Please be descriptive I have having difficulties with these types. TY
Just "unwrap" it like you would any other equation.

$\displaystyle 4\cos^2{\theta} - 3 = 0$ Add 3 to both sides.

$\displaystyle 4\cos^2{\theta} = 3$ Divide by 4.

$\displaystyle \cos^2{\theta} = \frac{3}{4}$. Take the square root.

$\displaystyle \cos{\theta} = \pm\frac{\sqrt{3}}{2}$.

So what values of $\displaystyle \theta$ make $\displaystyle \cos{\theta} = \frac{\sqrt{3}}{2}$ or $\displaystyle -\frac{\sqrt{3}}{2}$.

We know $\displaystyle \cos{\frac{\pi}{6}} = \frac{\sqrt{3}}{2}$

So $\displaystyle \frac{\pi}{6}$ is the focus angle.

In the domain $\displaystyle 0 \leq x \leq 2\pi$ the solutions are...

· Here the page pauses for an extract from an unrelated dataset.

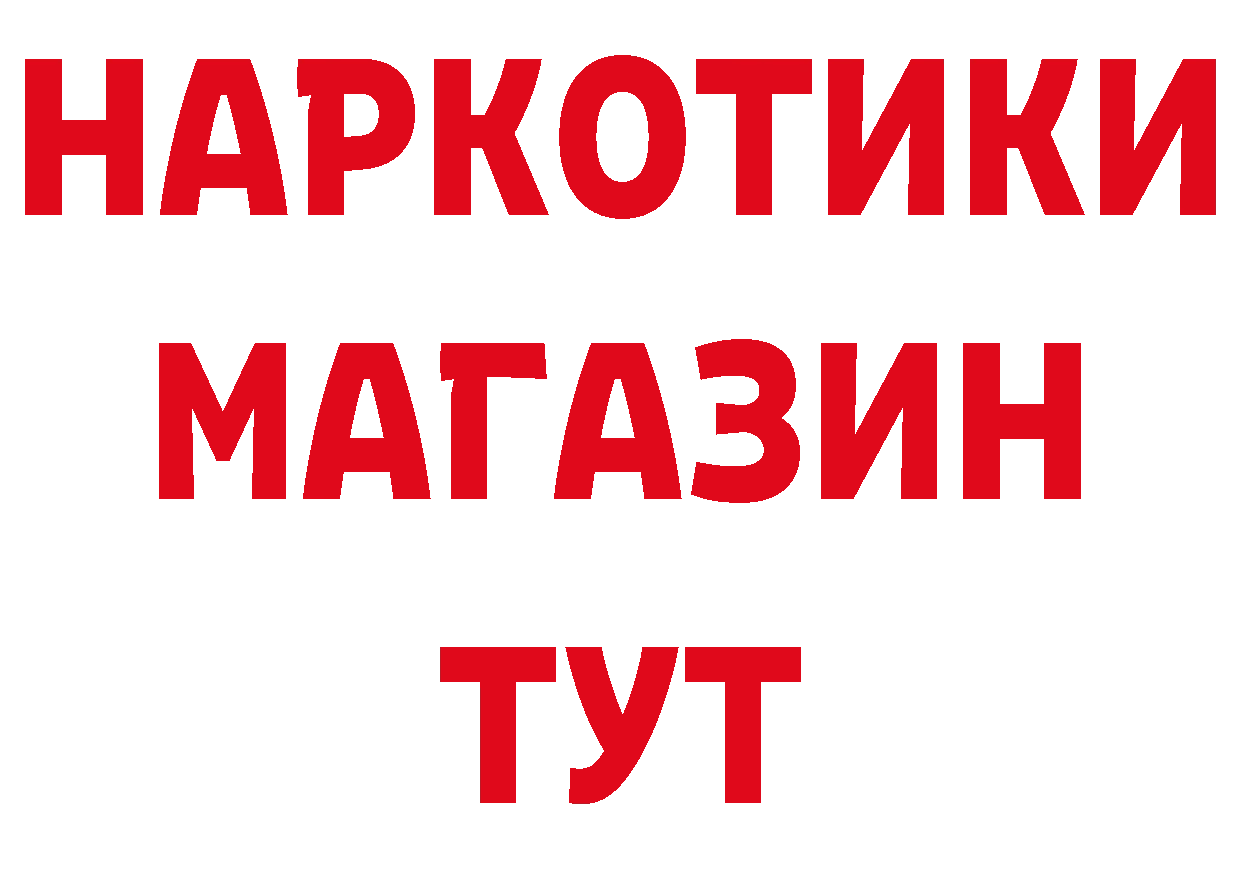 НАРКОТИКИ МАГАЗИН ТУТ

$\displaystyle x = \left\{\frac{\pi}{6}, \pi - \frac{\pi}{6}, \pi + \frac{\pi}{6}, 2\pi - \frac{\pi}{6}\right\}$

$\displaystyle = \left\{\frac{\pi}{6}, \frac{5\pi}{6}, \frac{7\pi}{6}, \frac{11\pi}{6}\right\}$.

Does that make sense?

3. Yeah thanks bro. Great work.